Towering above a cluster of one-story shops on Pacific Coast Highway in a small town in southern California, the sign stands as tall as the nearby palm trees.

With bold white letters on a deep blue, the words say, simply: YOU ARE ENOUGH.

There is no tagline or hashtag. No website link or Twitter handle. Just those words.

“Anyone driving by is going to see it, even if it’s for a millisecond,” said Cathy Caplener, the Redondo Beach woman who has been working since September 2020 to raise money to get the billboard up.

“Those words are going to hit people in one way or another,” she said. “How often does that happen when you look at a billboard?”

While most billboards are advertisements for products — Buy this! Do this! Want this! — all Caplener wants to broadcast, she said, is hope.

“What it’s saying is, ‘You are OK right now. You are enough right now,’” she said. “There are a lot of people out there needing help, needing that hug, and needing to feel connected.

“Hopefully,” she added, “this is going to bring people together.”

The billboard, which will be up for 30 days, cost $1,700 to rent (a reduced rate due to the coronavirus pandemic). Caplener paid about $1,200 of that from GoFundMe donations; she paid the rest out-of-pocket.

She also used her own funds to make hundreds of YOU ARE ENOUGH wristbands she gave out to spread the word. And she’s not stopping there.

Caplener is hoping to work with local companies to sponsor more billboards throughout Los Angeles, with a goal of getting one sign in every state.

“I’m hoping it creates a buzz,” she said. “I’d love to keep this going.”

It’s not as crazy an idea as it may sound. In 2016, life coach John Pogachar sparked a worldwide movement from Spokane, Washington, when he put up a billboard with only the word LOVE on it. His subsequent “Love On Every Billboard” campaign inspired 107 billboards in 11 states, as well as three Canadian provinces, Russia, Austria, the Ukraine and New Zealand.

“Initially, it was just going to be a social experiment to see what was going to happen,” Pogachar said. “I’m in awe every time I look at what it’s become, not just by all the love out there, but in looking at how it has impacted people.”

Like Caplener, Pogachar had no ulterior motive to his larger-than-life message.

“For me, it wasn’t about pushing it and saying, ‘Everybody has to see this. Everybody has to understand this,’” he said. “Not everybody is going to understand it, and that’s OK.”

As for Caplener, she’s no stranger to getting a message across.

A public relations executive for more than 30 years, she said she has worked with big companies like Cisco and Compaq as well as public figures including Patricia Arquette. In 1997 she founded her own company, Be Cause PR, which is dedicated to helping organizations pursue more altruistic goals with their products and messages.

Ceplener is fervent that this isn’t an advertising campaign or a form of self-promotion.

“People are like, ‘Why are you doing this? How are you going to make money with it?’” she said. “But it’s not about that.”

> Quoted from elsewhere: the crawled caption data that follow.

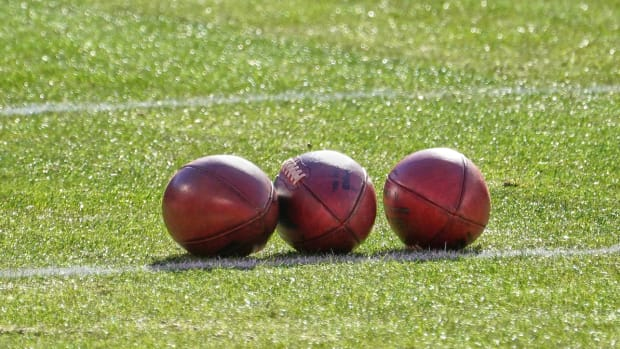 Three footballs on a field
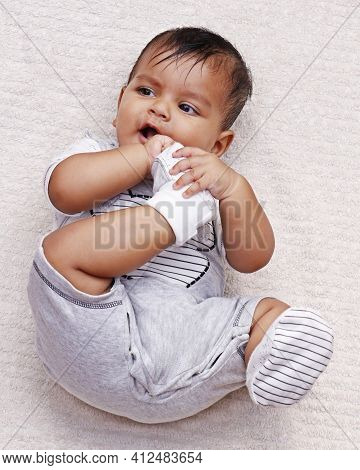 Cute Indian Baby Boy Lying On A Soft Baby Towel And Biting Own Feet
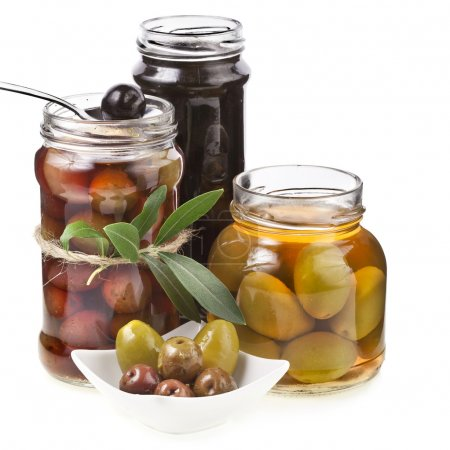 Photo for Assorted marinated olives with spices in glass jar on a white background - Royalty Free Image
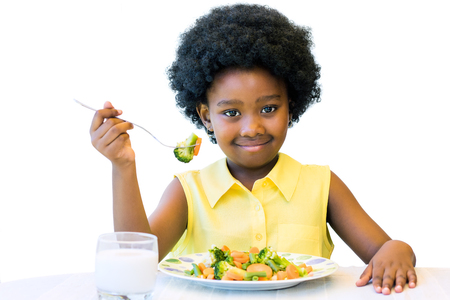 Photo pour Close up portrait of cute african girl with afro hairstyle eating healthy vegetable dish. Isolated on white. - image libre de droit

What it is about, she said, is breaking a pattern.

“We are constantly getting these messages making us think we have to do more, that we have to buy more,” Caplener continued. “But I want people to drive by that billboard and just feel good for a second — not think that they have to do or buy something. I am not selling anything.”

Caplener said she was inspired to give back after decades of depression and anxiety and what she called a “traumatic” childhood.

“This is a way for me to heal,” she said, adding that 10% of all donations will go to the Crisis Textline for suicide prevention, an organization for which Caplener is studying to be a volunteer.

“There are a lot of people out there who are going through what I went through and who are feeling helpless and lost.”

And while the idea for the YOU ARE ENOUGH billboard came long before the coronavirus pandemic or the subsequent protests over systemic racism across the U.S., she said its message has never been more important.

“I think the timing is perfect,” Caplener said. “We’re all right now facing a spiritual and mental challenge. The words might not be perfect, but I think if we remember the fact that we’re all together and we’re all enough, we’re going to be OK.”

It’s a message San Diego resident Kerry Martin wished she had gotten in her youth. A three-time suicide survivor, Martin is now a suicide prevention activist and the CEO of the Hope Xchange, a nonprofit which works to help prevent suicide and improving mental health outcomes in high-risk individuals, particularly in the LGBTQ community.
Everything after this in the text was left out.